> **PROBLEM DETAILS**:
Every entry must be duplicated precisely as written.

> **RECORD LIST**:
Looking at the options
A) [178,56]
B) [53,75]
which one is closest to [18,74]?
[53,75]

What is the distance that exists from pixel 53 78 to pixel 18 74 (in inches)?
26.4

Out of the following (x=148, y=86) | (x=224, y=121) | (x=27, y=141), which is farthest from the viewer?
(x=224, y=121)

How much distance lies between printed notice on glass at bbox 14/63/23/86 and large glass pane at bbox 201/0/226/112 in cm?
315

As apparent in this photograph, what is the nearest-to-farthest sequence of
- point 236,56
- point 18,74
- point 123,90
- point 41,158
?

> **THE COMPLETED TASK**:
Looking at the options
A) [178,56]
B) [53,75]
which one is closest to [18,74]?
[53,75]

What is the distance that exists from pixel 53 78 to pixel 18 74 (in inches)?
26.4

Out of the following (x=148, y=86) | (x=224, y=121) | (x=27, y=141), which is farthest from the viewer?
(x=224, y=121)

How much distance lies between printed notice on glass at bbox 14/63/23/86 and large glass pane at bbox 201/0/226/112 in cm?
315

As apparent in this photograph, what is the nearest-to-farthest sequence of
- point 236,56
- point 18,74
- point 123,90
- point 41,158
?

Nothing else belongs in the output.